Instructions to follow = Where a line below holds the string "also", copy that line.

┄┄┄┄┄┄

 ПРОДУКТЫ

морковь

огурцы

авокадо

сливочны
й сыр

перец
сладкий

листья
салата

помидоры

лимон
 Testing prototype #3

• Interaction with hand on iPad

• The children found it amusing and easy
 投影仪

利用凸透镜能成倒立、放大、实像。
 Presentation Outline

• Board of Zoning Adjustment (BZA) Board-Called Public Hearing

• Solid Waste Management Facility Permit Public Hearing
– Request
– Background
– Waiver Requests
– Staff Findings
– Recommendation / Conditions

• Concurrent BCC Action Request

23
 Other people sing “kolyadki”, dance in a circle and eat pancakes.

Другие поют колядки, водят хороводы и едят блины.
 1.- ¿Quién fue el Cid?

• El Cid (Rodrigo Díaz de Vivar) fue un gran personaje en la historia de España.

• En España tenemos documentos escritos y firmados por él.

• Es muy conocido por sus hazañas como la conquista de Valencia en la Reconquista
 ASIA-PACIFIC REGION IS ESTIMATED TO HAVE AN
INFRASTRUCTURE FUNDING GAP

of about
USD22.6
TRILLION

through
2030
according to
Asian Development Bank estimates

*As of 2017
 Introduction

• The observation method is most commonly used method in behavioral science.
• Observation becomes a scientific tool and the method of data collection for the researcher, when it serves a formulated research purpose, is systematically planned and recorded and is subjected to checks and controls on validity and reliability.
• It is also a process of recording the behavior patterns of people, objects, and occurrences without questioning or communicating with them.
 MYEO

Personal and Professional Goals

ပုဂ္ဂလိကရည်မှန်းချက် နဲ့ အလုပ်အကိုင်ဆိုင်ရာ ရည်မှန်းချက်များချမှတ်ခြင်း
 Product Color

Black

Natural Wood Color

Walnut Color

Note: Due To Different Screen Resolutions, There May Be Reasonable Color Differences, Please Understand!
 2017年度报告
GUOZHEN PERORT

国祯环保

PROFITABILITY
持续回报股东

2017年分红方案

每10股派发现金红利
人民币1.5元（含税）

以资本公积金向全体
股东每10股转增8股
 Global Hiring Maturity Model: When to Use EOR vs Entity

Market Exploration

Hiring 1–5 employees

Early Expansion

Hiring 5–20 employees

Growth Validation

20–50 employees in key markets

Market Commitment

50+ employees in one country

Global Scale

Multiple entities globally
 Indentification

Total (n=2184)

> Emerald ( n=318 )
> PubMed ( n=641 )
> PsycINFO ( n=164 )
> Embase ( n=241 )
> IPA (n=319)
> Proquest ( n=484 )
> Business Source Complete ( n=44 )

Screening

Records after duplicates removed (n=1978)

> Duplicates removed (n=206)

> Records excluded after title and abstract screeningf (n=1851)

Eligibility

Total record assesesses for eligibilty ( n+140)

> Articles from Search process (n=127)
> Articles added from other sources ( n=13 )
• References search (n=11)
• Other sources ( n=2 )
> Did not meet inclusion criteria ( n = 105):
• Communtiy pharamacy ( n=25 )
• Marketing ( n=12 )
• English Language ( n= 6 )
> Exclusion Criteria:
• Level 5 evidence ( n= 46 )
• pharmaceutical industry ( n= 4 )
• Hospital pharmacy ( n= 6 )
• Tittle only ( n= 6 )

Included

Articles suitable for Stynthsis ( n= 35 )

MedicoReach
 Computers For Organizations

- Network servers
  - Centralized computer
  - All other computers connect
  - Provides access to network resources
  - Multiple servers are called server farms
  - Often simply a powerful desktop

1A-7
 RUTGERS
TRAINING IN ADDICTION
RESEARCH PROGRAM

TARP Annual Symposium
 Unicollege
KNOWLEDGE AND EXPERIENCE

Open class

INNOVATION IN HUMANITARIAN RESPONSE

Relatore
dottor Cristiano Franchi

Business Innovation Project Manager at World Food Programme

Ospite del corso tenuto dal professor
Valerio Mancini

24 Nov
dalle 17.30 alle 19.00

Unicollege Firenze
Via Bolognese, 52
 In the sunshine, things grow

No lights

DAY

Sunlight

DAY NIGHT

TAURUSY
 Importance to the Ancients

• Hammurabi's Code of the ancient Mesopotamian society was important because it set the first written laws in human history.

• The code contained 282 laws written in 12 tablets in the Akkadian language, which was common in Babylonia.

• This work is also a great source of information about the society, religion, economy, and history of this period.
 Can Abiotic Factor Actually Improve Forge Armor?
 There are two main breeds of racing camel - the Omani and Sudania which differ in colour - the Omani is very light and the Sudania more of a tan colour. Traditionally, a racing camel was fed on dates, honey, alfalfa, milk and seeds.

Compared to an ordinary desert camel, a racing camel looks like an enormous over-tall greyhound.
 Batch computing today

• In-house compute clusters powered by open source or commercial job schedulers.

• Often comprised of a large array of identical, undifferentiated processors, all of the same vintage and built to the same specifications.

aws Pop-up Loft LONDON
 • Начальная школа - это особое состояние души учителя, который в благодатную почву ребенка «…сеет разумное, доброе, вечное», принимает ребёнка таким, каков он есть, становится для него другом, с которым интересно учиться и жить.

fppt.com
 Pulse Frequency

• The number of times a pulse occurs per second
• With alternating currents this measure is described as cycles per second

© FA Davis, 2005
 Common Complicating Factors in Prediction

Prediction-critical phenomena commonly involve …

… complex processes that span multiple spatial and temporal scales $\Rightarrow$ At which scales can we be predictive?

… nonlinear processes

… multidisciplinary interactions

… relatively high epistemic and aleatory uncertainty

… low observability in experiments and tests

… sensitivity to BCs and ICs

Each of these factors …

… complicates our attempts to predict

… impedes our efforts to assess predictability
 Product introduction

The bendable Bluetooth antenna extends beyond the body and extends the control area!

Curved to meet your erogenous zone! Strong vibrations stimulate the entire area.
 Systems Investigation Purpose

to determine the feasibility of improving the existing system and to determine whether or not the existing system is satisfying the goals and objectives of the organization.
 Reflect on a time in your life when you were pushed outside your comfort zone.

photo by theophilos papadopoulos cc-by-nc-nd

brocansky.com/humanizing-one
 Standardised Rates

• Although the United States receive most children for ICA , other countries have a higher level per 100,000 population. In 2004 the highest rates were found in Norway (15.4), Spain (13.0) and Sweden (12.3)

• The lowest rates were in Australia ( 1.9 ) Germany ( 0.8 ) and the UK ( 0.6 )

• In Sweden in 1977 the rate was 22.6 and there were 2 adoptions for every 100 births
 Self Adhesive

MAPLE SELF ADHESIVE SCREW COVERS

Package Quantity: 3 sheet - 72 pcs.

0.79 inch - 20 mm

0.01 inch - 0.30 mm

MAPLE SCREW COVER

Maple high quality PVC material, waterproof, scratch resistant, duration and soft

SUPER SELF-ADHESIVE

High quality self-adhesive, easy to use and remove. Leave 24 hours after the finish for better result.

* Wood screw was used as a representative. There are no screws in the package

┄┄┄┄┄┄

Reply =
• It is also a process of recording the behavior patterns of people, objects, and occurrences without questioning or communicating with them.
• This work is also a great source of information about the society, religion, economy, and history of this period.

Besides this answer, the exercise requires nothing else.